Content starts

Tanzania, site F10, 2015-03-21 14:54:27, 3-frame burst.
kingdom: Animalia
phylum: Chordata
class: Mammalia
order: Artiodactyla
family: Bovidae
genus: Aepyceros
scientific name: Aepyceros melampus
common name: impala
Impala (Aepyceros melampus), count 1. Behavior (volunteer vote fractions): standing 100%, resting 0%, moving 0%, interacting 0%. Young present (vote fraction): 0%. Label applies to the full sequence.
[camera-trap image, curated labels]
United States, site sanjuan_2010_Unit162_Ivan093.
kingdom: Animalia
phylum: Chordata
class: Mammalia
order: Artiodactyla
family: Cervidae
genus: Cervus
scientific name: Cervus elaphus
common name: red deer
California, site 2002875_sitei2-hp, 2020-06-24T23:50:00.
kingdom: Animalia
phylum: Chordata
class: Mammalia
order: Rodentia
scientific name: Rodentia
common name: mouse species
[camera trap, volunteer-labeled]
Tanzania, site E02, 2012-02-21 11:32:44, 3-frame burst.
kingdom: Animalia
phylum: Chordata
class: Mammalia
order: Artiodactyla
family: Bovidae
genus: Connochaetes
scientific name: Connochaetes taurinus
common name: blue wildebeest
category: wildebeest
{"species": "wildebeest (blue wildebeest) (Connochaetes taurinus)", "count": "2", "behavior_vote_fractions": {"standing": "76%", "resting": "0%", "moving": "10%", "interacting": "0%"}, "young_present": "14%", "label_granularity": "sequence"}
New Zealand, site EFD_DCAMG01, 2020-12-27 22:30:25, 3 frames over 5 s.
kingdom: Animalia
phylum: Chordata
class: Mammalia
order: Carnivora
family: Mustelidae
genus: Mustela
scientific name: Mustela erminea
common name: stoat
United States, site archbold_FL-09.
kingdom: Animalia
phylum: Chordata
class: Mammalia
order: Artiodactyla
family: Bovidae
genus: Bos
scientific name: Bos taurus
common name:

Content ends

* [PROBLEM REQUIREMENTS] Find the word "wildebeest" in the entries. Copy each line that holds it.

* [EXPECTED ANSWER]
common name: blue wildebeest
category: wildebeest
{"species": "wildebeest (blue wildebeest) (Connochaetes taurinus)", "count": "2", "behavior_vote_fractions": {"standing": "76%", "resting": "0%", "moving": "10%", "interacting": "0%"}, "young_present": "14%", "label_granularity": "sequence"}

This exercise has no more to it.